# Steel Merckx sizing questions...



## bismo37 (Mar 22, 2002)

I've been looking for a steel merckx (leader, corsa, anything sweet and smooth), but I'm not sure what size will be most appropriate for me. I'm not so familiar with Merckx geometry. I'm 6'0", have a 34" inseam and ride a 54cm Klein Quantum Race and an old 1980s 56cm Trek steel racer 560.  I am comfortable on both bikes. Both have a 56 c-c top tube length but have different handling and ride characteristics because of material and geometry... 

What size Merckx should I be looking for? Have the geometries changed over the past few years?
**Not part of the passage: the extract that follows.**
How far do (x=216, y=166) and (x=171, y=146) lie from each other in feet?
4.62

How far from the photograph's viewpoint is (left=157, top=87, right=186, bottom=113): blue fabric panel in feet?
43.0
I'm asking only because I'm not sure how different Merckx geometry will be from the above bikes. (Yeah, I don't remember the angles on my bikes except the Klein is quick and nimble.)

Here's one that's currently on sale:

top tube (center to center): 55 cm 
seat tube (center to center): 53 cm 
seat tube (center to top): 55 cm 
head tube: 12 cm

Too little for me?

Thanks guys!


----------



## jroden (Jun 15, 2004)

Merckx steel bikes tended to be made with a fairly long top tube relative to the seat tube. I did notice that my 1990 corsa and 2004 mx leader had different geometry, the newer one had a longer seat tube and head tube, while retaining same top tube.

You need to start with the top tube length. If you are not sure, best to figure it out before shopping.


----------



## tarwheel2 (Jul 7, 2005)

*sizing*

The 55 sounds too small to me. I'm 5'11" with a 33" inseam if I remember correctly, and I ride a 57 cm Merckx. I tend to ride larger frames because I have neck issues and need to raise my handlebars to the max, so smaller frames with short head tubes just won't work. If I were you, however, I would get at least a 56 -- and more probably a 57 or 58.

Merckx frames tend to have relaxed seat tube angles, so the top tubes fit shorter than they might appear. My 57 Merckx has a 56.8 cm top tube with 72.5 seat tube angle and it fits nearly the same as the frame it replaced -- a 56 cm Gios with a 55 cm top tube, but steep seat tube angle (74). BTW, I think Kleins have steep seat tube angles, so a 56 cm top tube would probably be equivalent to a 57-57.5 in a Merckx or other frame with more relaxed angles.


----------



## orbeamike (Nov 20, 2004)

In a traditional double diamond frame with a horizontal top tube (non sloping) the frame sizing is determined by the length of the seat tube measured center to center beween the center of bottom bracket to the center of top tube. 
I am very similar to your size (6' and 32/33 inseam) and I ride a 58CM steel Merckx. 
A typical problem with a taller person riding smaller frames is that you can't get the handle bar high enough relative to the proper seat height!
How does your 1980s 56cm trek feel to you? What is your stem length and how long is your seat post exposed? How much height difference is between the top of your seat and the handlebar? Are you comfortable in your current position?
I suggest your take your 56cm trek to a local pro shop and get their opinion on the fit. This is also a classic scenario where buying from a local shop is worth the extra bucks. 



jeebus said:


> I've been looking for a steel merckx (leader, corsa, anything sweet and smooth), but I'm not sure what size will be most appropriate for me. I'm not so familiar with Merckx geometry. I'm 6'0", have a 34" inseam and ride a 54cm Klein Quantum Race and an old 1980s 56cm Trek steel racer 560. I am comfortable on both bikes. Both have a 56 c-c top tube length but have different handling and ride characteristics because of material and geometry...
> 
> What size Merckx should I be looking for? Have the geometries changed over the past few years? I'm asking only because I'm not sure how different Merckx geometry will be from the above bikes. (Yeah, I don't remember the angles on my bikes except the Klein is quick and nimble.)
> 
> ...


----------